# Exterior window sealant



## Windows on Wash (Aug 30, 2011)

Depends on the sealant, what type of cure it is (moisture, chemical, etc), the temperature of outside as well as the humidity.


----------



## johnnyk42 (Jan 4, 2012)

Thanks, 

I am in Scotland, UK 

The sealant is Unibond exterior window sealant.
http://www.amazon.co.uk/dp/B003ZUXQ...de=asn&creative=22206&creativeASIN=B003ZUXQKS

All the sealants i've seen say up to 48 hours to dry, can't find any fast drying ones, if there is any?

It's to be between 2 and 6 oC, humidity it says between 80 and 90% next few days and it's to be dry the next 3 days (although it can change very easy over here) then rain forecast again on Sunday.

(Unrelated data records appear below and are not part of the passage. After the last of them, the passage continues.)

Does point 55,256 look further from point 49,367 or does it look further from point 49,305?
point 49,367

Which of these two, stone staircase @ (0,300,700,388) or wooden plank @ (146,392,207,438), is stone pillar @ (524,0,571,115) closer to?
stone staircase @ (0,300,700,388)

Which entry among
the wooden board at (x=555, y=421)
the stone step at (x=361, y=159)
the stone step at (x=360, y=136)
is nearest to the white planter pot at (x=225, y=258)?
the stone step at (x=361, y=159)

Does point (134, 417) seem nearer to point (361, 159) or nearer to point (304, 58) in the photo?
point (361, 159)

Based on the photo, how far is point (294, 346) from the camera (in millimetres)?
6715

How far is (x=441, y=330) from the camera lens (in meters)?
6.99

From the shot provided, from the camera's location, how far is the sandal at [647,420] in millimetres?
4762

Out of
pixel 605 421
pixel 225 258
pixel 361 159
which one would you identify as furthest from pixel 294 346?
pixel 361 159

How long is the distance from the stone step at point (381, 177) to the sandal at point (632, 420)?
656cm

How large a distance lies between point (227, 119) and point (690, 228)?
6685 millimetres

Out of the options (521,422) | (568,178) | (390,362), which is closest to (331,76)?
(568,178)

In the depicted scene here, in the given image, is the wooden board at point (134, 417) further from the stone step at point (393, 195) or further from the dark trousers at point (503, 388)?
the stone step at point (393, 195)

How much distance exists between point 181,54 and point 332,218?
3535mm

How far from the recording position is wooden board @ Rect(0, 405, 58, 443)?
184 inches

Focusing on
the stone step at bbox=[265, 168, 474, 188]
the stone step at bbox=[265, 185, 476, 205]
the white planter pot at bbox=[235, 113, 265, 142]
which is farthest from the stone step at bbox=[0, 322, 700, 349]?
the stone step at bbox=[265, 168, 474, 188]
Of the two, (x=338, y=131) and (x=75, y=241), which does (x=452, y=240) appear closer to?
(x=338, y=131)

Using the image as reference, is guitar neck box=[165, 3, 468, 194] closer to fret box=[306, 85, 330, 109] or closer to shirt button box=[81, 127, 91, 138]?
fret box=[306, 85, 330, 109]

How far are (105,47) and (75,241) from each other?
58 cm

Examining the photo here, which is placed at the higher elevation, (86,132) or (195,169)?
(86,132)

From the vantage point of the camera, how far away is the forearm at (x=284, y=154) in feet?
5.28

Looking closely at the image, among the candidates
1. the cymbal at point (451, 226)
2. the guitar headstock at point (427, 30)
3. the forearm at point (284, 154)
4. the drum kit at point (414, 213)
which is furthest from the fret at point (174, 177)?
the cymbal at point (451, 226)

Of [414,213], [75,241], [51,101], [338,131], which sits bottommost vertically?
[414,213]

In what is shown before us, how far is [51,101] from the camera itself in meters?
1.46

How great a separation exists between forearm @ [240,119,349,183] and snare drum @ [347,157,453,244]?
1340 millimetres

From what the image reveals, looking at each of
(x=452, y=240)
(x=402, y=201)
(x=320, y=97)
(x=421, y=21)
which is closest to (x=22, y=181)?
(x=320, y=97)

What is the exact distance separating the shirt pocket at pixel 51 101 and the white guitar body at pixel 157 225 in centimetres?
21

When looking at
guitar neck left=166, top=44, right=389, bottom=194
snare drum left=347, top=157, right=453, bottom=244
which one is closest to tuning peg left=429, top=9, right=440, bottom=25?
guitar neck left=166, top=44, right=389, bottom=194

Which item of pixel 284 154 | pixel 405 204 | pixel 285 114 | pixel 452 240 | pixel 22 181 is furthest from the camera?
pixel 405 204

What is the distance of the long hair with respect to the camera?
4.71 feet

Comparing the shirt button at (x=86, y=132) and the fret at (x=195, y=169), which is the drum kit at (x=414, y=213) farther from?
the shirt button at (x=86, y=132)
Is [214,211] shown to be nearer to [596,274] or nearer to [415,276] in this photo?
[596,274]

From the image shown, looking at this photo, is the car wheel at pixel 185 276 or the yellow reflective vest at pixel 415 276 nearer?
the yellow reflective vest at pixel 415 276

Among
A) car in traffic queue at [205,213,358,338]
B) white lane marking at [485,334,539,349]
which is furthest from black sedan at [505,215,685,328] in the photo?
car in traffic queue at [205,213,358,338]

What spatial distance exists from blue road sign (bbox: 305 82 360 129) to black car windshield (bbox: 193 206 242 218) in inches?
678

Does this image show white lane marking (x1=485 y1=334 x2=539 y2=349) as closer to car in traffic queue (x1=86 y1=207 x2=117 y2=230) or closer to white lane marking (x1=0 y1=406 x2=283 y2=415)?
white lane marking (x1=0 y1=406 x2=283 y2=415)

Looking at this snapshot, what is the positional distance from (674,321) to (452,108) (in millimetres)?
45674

The brick window sill is pretty wet and probably needs a new coat of exterior paint also.

I don't know if I should wait until spring to do it right when it's hopefully drier weather or try and get it fixed asap but i'm not sure if the sealant will hold as it's been so wet.

Thanks again,
Johnny


----------



## Windows on Wash (Aug 30, 2011)

48 hours is somewhat normal for most sealants for a full cure.

Many sealants will "skin" over in about and hour or two but will not reach full cure until much later.


----------



## johnnyk42 (Jan 4, 2012)

Thanks again,

i'll keep hoping for some dry weather soon and get it sealed properly 

Cheers,
Johnny


----------